• What the exercise asks: Swap every "nucleus" for "nuclear region" in the lines from the first one up to and including the line with "229V222L62 219L50 220L34", and give those lines again with nothing else changed and the pictures left out.

• Exercise inputs:
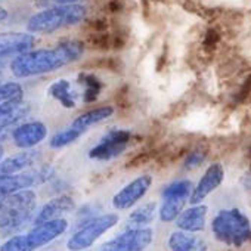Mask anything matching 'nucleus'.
I'll list each match as a JSON object with an SVG mask.
<instances>
[{
	"label": "nucleus",
	"mask_w": 251,
	"mask_h": 251,
	"mask_svg": "<svg viewBox=\"0 0 251 251\" xmlns=\"http://www.w3.org/2000/svg\"><path fill=\"white\" fill-rule=\"evenodd\" d=\"M28 112L30 103H27L24 99L0 103V127H17Z\"/></svg>",
	"instance_id": "2eb2a0df"
},
{
	"label": "nucleus",
	"mask_w": 251,
	"mask_h": 251,
	"mask_svg": "<svg viewBox=\"0 0 251 251\" xmlns=\"http://www.w3.org/2000/svg\"><path fill=\"white\" fill-rule=\"evenodd\" d=\"M155 214H157V204L152 201L147 202L130 213V216L127 219V227L129 229L145 227L155 219Z\"/></svg>",
	"instance_id": "aec40b11"
},
{
	"label": "nucleus",
	"mask_w": 251,
	"mask_h": 251,
	"mask_svg": "<svg viewBox=\"0 0 251 251\" xmlns=\"http://www.w3.org/2000/svg\"><path fill=\"white\" fill-rule=\"evenodd\" d=\"M37 195L31 189L0 198V229L15 230L23 227L34 216Z\"/></svg>",
	"instance_id": "39448f33"
},
{
	"label": "nucleus",
	"mask_w": 251,
	"mask_h": 251,
	"mask_svg": "<svg viewBox=\"0 0 251 251\" xmlns=\"http://www.w3.org/2000/svg\"><path fill=\"white\" fill-rule=\"evenodd\" d=\"M217 40H219L217 33H216L214 30H210V31L207 33V37H205V45H207V46H214V45L217 43Z\"/></svg>",
	"instance_id": "c756f323"
},
{
	"label": "nucleus",
	"mask_w": 251,
	"mask_h": 251,
	"mask_svg": "<svg viewBox=\"0 0 251 251\" xmlns=\"http://www.w3.org/2000/svg\"><path fill=\"white\" fill-rule=\"evenodd\" d=\"M68 229V222L62 219L50 220L34 226L27 233L14 235L0 245V251H36L59 238Z\"/></svg>",
	"instance_id": "20e7f679"
},
{
	"label": "nucleus",
	"mask_w": 251,
	"mask_h": 251,
	"mask_svg": "<svg viewBox=\"0 0 251 251\" xmlns=\"http://www.w3.org/2000/svg\"><path fill=\"white\" fill-rule=\"evenodd\" d=\"M80 136H81V133H80V132H77V130L71 129L70 126H68L67 129L56 132V133L50 138L49 145H50L52 148H55V150H59V148L68 147L70 144H73L74 141H77Z\"/></svg>",
	"instance_id": "393cba45"
},
{
	"label": "nucleus",
	"mask_w": 251,
	"mask_h": 251,
	"mask_svg": "<svg viewBox=\"0 0 251 251\" xmlns=\"http://www.w3.org/2000/svg\"><path fill=\"white\" fill-rule=\"evenodd\" d=\"M211 230L217 241L230 247H241L251 239V222L238 208L219 211L211 222Z\"/></svg>",
	"instance_id": "7ed1b4c3"
},
{
	"label": "nucleus",
	"mask_w": 251,
	"mask_h": 251,
	"mask_svg": "<svg viewBox=\"0 0 251 251\" xmlns=\"http://www.w3.org/2000/svg\"><path fill=\"white\" fill-rule=\"evenodd\" d=\"M46 2H52L56 5H73V3H77L78 0H46Z\"/></svg>",
	"instance_id": "2f4dec72"
},
{
	"label": "nucleus",
	"mask_w": 251,
	"mask_h": 251,
	"mask_svg": "<svg viewBox=\"0 0 251 251\" xmlns=\"http://www.w3.org/2000/svg\"><path fill=\"white\" fill-rule=\"evenodd\" d=\"M8 11L5 9V8H2V6H0V24H2L3 21H6L8 20Z\"/></svg>",
	"instance_id": "473e14b6"
},
{
	"label": "nucleus",
	"mask_w": 251,
	"mask_h": 251,
	"mask_svg": "<svg viewBox=\"0 0 251 251\" xmlns=\"http://www.w3.org/2000/svg\"><path fill=\"white\" fill-rule=\"evenodd\" d=\"M84 48L80 42H64L52 49H37L17 56L11 71L18 78L42 75L56 71L81 58Z\"/></svg>",
	"instance_id": "f257e3e1"
},
{
	"label": "nucleus",
	"mask_w": 251,
	"mask_h": 251,
	"mask_svg": "<svg viewBox=\"0 0 251 251\" xmlns=\"http://www.w3.org/2000/svg\"><path fill=\"white\" fill-rule=\"evenodd\" d=\"M100 211H102V205L95 204V202L86 204L84 207H81V210L77 213V214H78V227L83 226V225H86L87 222L96 219L98 214H99Z\"/></svg>",
	"instance_id": "cd10ccee"
},
{
	"label": "nucleus",
	"mask_w": 251,
	"mask_h": 251,
	"mask_svg": "<svg viewBox=\"0 0 251 251\" xmlns=\"http://www.w3.org/2000/svg\"><path fill=\"white\" fill-rule=\"evenodd\" d=\"M87 17V8L81 3L56 5L34 14L28 21V31L36 34H50L59 28L75 25Z\"/></svg>",
	"instance_id": "f03ea898"
},
{
	"label": "nucleus",
	"mask_w": 251,
	"mask_h": 251,
	"mask_svg": "<svg viewBox=\"0 0 251 251\" xmlns=\"http://www.w3.org/2000/svg\"><path fill=\"white\" fill-rule=\"evenodd\" d=\"M74 210V200L68 195H61L56 197L50 201H48L37 214H34V226L50 222V220H56V219H62L64 214L70 213Z\"/></svg>",
	"instance_id": "4468645a"
},
{
	"label": "nucleus",
	"mask_w": 251,
	"mask_h": 251,
	"mask_svg": "<svg viewBox=\"0 0 251 251\" xmlns=\"http://www.w3.org/2000/svg\"><path fill=\"white\" fill-rule=\"evenodd\" d=\"M3 154H5V151H3V147H2V145H0V161H2V160H3Z\"/></svg>",
	"instance_id": "72a5a7b5"
},
{
	"label": "nucleus",
	"mask_w": 251,
	"mask_h": 251,
	"mask_svg": "<svg viewBox=\"0 0 251 251\" xmlns=\"http://www.w3.org/2000/svg\"><path fill=\"white\" fill-rule=\"evenodd\" d=\"M132 138H133V135L129 130L112 129L99 141L98 145H95L90 150L89 157L92 160H99V161L112 160L127 150Z\"/></svg>",
	"instance_id": "6e6552de"
},
{
	"label": "nucleus",
	"mask_w": 251,
	"mask_h": 251,
	"mask_svg": "<svg viewBox=\"0 0 251 251\" xmlns=\"http://www.w3.org/2000/svg\"><path fill=\"white\" fill-rule=\"evenodd\" d=\"M118 223V216L114 213L100 214L96 219L87 222L86 225L80 226L71 238L67 241V248L70 251H83L92 247L105 232L114 227Z\"/></svg>",
	"instance_id": "423d86ee"
},
{
	"label": "nucleus",
	"mask_w": 251,
	"mask_h": 251,
	"mask_svg": "<svg viewBox=\"0 0 251 251\" xmlns=\"http://www.w3.org/2000/svg\"><path fill=\"white\" fill-rule=\"evenodd\" d=\"M2 75H3V65L0 62V78H2Z\"/></svg>",
	"instance_id": "f704fd0d"
},
{
	"label": "nucleus",
	"mask_w": 251,
	"mask_h": 251,
	"mask_svg": "<svg viewBox=\"0 0 251 251\" xmlns=\"http://www.w3.org/2000/svg\"><path fill=\"white\" fill-rule=\"evenodd\" d=\"M241 185L244 186V189H247L248 192H251V173H245L242 177H241Z\"/></svg>",
	"instance_id": "7c9ffc66"
},
{
	"label": "nucleus",
	"mask_w": 251,
	"mask_h": 251,
	"mask_svg": "<svg viewBox=\"0 0 251 251\" xmlns=\"http://www.w3.org/2000/svg\"><path fill=\"white\" fill-rule=\"evenodd\" d=\"M169 248L172 251H208L207 242L189 232L177 230L169 236Z\"/></svg>",
	"instance_id": "a211bd4d"
},
{
	"label": "nucleus",
	"mask_w": 251,
	"mask_h": 251,
	"mask_svg": "<svg viewBox=\"0 0 251 251\" xmlns=\"http://www.w3.org/2000/svg\"><path fill=\"white\" fill-rule=\"evenodd\" d=\"M250 173H251V164H250Z\"/></svg>",
	"instance_id": "c9c22d12"
},
{
	"label": "nucleus",
	"mask_w": 251,
	"mask_h": 251,
	"mask_svg": "<svg viewBox=\"0 0 251 251\" xmlns=\"http://www.w3.org/2000/svg\"><path fill=\"white\" fill-rule=\"evenodd\" d=\"M36 45V37L30 33L9 31L0 33V59L8 56H20L30 52Z\"/></svg>",
	"instance_id": "f8f14e48"
},
{
	"label": "nucleus",
	"mask_w": 251,
	"mask_h": 251,
	"mask_svg": "<svg viewBox=\"0 0 251 251\" xmlns=\"http://www.w3.org/2000/svg\"><path fill=\"white\" fill-rule=\"evenodd\" d=\"M207 205H201L197 204L185 211H182L179 214V217L176 219V225L180 230L183 232H200L204 230L205 227V219H207Z\"/></svg>",
	"instance_id": "dca6fc26"
},
{
	"label": "nucleus",
	"mask_w": 251,
	"mask_h": 251,
	"mask_svg": "<svg viewBox=\"0 0 251 251\" xmlns=\"http://www.w3.org/2000/svg\"><path fill=\"white\" fill-rule=\"evenodd\" d=\"M78 80L83 83V86L86 87L84 89V95H83V99L86 103H92L98 99L100 90H102V83L100 80L93 75V74H87V73H81L78 75Z\"/></svg>",
	"instance_id": "5701e85b"
},
{
	"label": "nucleus",
	"mask_w": 251,
	"mask_h": 251,
	"mask_svg": "<svg viewBox=\"0 0 251 251\" xmlns=\"http://www.w3.org/2000/svg\"><path fill=\"white\" fill-rule=\"evenodd\" d=\"M151 185H152V177L150 175L136 177L135 180H132L129 185H126L121 191H118L112 197V205L117 210L130 208L147 195Z\"/></svg>",
	"instance_id": "9d476101"
},
{
	"label": "nucleus",
	"mask_w": 251,
	"mask_h": 251,
	"mask_svg": "<svg viewBox=\"0 0 251 251\" xmlns=\"http://www.w3.org/2000/svg\"><path fill=\"white\" fill-rule=\"evenodd\" d=\"M40 160V152L36 150H27L0 161V175H15L25 169H30Z\"/></svg>",
	"instance_id": "f3484780"
},
{
	"label": "nucleus",
	"mask_w": 251,
	"mask_h": 251,
	"mask_svg": "<svg viewBox=\"0 0 251 251\" xmlns=\"http://www.w3.org/2000/svg\"><path fill=\"white\" fill-rule=\"evenodd\" d=\"M114 114V108L112 106H99V108H93L90 111H86L83 112L81 115H78L71 124H70V127L80 132L81 135L90 129L92 126L109 118L111 115Z\"/></svg>",
	"instance_id": "6ab92c4d"
},
{
	"label": "nucleus",
	"mask_w": 251,
	"mask_h": 251,
	"mask_svg": "<svg viewBox=\"0 0 251 251\" xmlns=\"http://www.w3.org/2000/svg\"><path fill=\"white\" fill-rule=\"evenodd\" d=\"M186 200L183 198H164L160 208V219L163 222H173L183 211Z\"/></svg>",
	"instance_id": "4be33fe9"
},
{
	"label": "nucleus",
	"mask_w": 251,
	"mask_h": 251,
	"mask_svg": "<svg viewBox=\"0 0 251 251\" xmlns=\"http://www.w3.org/2000/svg\"><path fill=\"white\" fill-rule=\"evenodd\" d=\"M23 96H24V89L20 83L8 81V83L0 84V103L8 102V100L23 99Z\"/></svg>",
	"instance_id": "a878e982"
},
{
	"label": "nucleus",
	"mask_w": 251,
	"mask_h": 251,
	"mask_svg": "<svg viewBox=\"0 0 251 251\" xmlns=\"http://www.w3.org/2000/svg\"><path fill=\"white\" fill-rule=\"evenodd\" d=\"M251 93V75L245 80L244 86L241 87V92L238 93V100H244L247 99V96Z\"/></svg>",
	"instance_id": "c85d7f7f"
},
{
	"label": "nucleus",
	"mask_w": 251,
	"mask_h": 251,
	"mask_svg": "<svg viewBox=\"0 0 251 251\" xmlns=\"http://www.w3.org/2000/svg\"><path fill=\"white\" fill-rule=\"evenodd\" d=\"M225 179V170L222 167V164H211L205 173L202 175V177L200 179L198 185L192 189V194L189 197V202L197 205L200 204L205 197H208L214 189H217L222 182Z\"/></svg>",
	"instance_id": "ddd939ff"
},
{
	"label": "nucleus",
	"mask_w": 251,
	"mask_h": 251,
	"mask_svg": "<svg viewBox=\"0 0 251 251\" xmlns=\"http://www.w3.org/2000/svg\"><path fill=\"white\" fill-rule=\"evenodd\" d=\"M154 232L151 227L127 229L109 242H106L100 251H145L152 242Z\"/></svg>",
	"instance_id": "1a4fd4ad"
},
{
	"label": "nucleus",
	"mask_w": 251,
	"mask_h": 251,
	"mask_svg": "<svg viewBox=\"0 0 251 251\" xmlns=\"http://www.w3.org/2000/svg\"><path fill=\"white\" fill-rule=\"evenodd\" d=\"M49 95L52 98H55L64 108H74L75 106V95L71 90V84L68 80H56L55 83H52V86L49 87Z\"/></svg>",
	"instance_id": "412c9836"
},
{
	"label": "nucleus",
	"mask_w": 251,
	"mask_h": 251,
	"mask_svg": "<svg viewBox=\"0 0 251 251\" xmlns=\"http://www.w3.org/2000/svg\"><path fill=\"white\" fill-rule=\"evenodd\" d=\"M205 158H207V150L202 147H198V148L192 150L191 152H188V155L185 157L183 166H185V169L192 170V169L200 167L205 161Z\"/></svg>",
	"instance_id": "bb28decb"
},
{
	"label": "nucleus",
	"mask_w": 251,
	"mask_h": 251,
	"mask_svg": "<svg viewBox=\"0 0 251 251\" xmlns=\"http://www.w3.org/2000/svg\"><path fill=\"white\" fill-rule=\"evenodd\" d=\"M192 182L191 180H176L167 185L163 191V198H183L188 200L192 194Z\"/></svg>",
	"instance_id": "b1692460"
},
{
	"label": "nucleus",
	"mask_w": 251,
	"mask_h": 251,
	"mask_svg": "<svg viewBox=\"0 0 251 251\" xmlns=\"http://www.w3.org/2000/svg\"><path fill=\"white\" fill-rule=\"evenodd\" d=\"M46 136H48V127L42 121H28V123L18 124L12 132L14 144L24 151L39 145L42 141L46 139Z\"/></svg>",
	"instance_id": "9b49d317"
},
{
	"label": "nucleus",
	"mask_w": 251,
	"mask_h": 251,
	"mask_svg": "<svg viewBox=\"0 0 251 251\" xmlns=\"http://www.w3.org/2000/svg\"><path fill=\"white\" fill-rule=\"evenodd\" d=\"M55 175L50 166H43L37 170L15 175H0V198L30 189L31 186L49 182Z\"/></svg>",
	"instance_id": "0eeeda50"
}]
</instances>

• Exercise output:
Mask anything matching 'nuclear region'.
I'll list each match as a JSON object with an SVG mask.
<instances>
[{
	"label": "nuclear region",
	"mask_w": 251,
	"mask_h": 251,
	"mask_svg": "<svg viewBox=\"0 0 251 251\" xmlns=\"http://www.w3.org/2000/svg\"><path fill=\"white\" fill-rule=\"evenodd\" d=\"M28 112L30 103H27L24 99L0 103V127H17Z\"/></svg>",
	"instance_id": "2eb2a0df"
},
{
	"label": "nuclear region",
	"mask_w": 251,
	"mask_h": 251,
	"mask_svg": "<svg viewBox=\"0 0 251 251\" xmlns=\"http://www.w3.org/2000/svg\"><path fill=\"white\" fill-rule=\"evenodd\" d=\"M155 214H157V204L152 201L147 202L130 213V216L127 219V227L129 229L145 227L155 219Z\"/></svg>",
	"instance_id": "aec40b11"
},
{
	"label": "nuclear region",
	"mask_w": 251,
	"mask_h": 251,
	"mask_svg": "<svg viewBox=\"0 0 251 251\" xmlns=\"http://www.w3.org/2000/svg\"><path fill=\"white\" fill-rule=\"evenodd\" d=\"M37 195L31 189L0 198V229L15 230L23 227L34 216Z\"/></svg>",
	"instance_id": "39448f33"
},
{
	"label": "nuclear region",
	"mask_w": 251,
	"mask_h": 251,
	"mask_svg": "<svg viewBox=\"0 0 251 251\" xmlns=\"http://www.w3.org/2000/svg\"><path fill=\"white\" fill-rule=\"evenodd\" d=\"M217 40H219L217 33H216L214 30H210V31L207 33V37H205V45H207V46H214V45L217 43Z\"/></svg>",
	"instance_id": "c756f323"
},
{
	"label": "nuclear region",
	"mask_w": 251,
	"mask_h": 251,
	"mask_svg": "<svg viewBox=\"0 0 251 251\" xmlns=\"http://www.w3.org/2000/svg\"><path fill=\"white\" fill-rule=\"evenodd\" d=\"M68 229V222L62 219L50 220L34 226L27 233L14 235L0 245V251H36L59 238Z\"/></svg>",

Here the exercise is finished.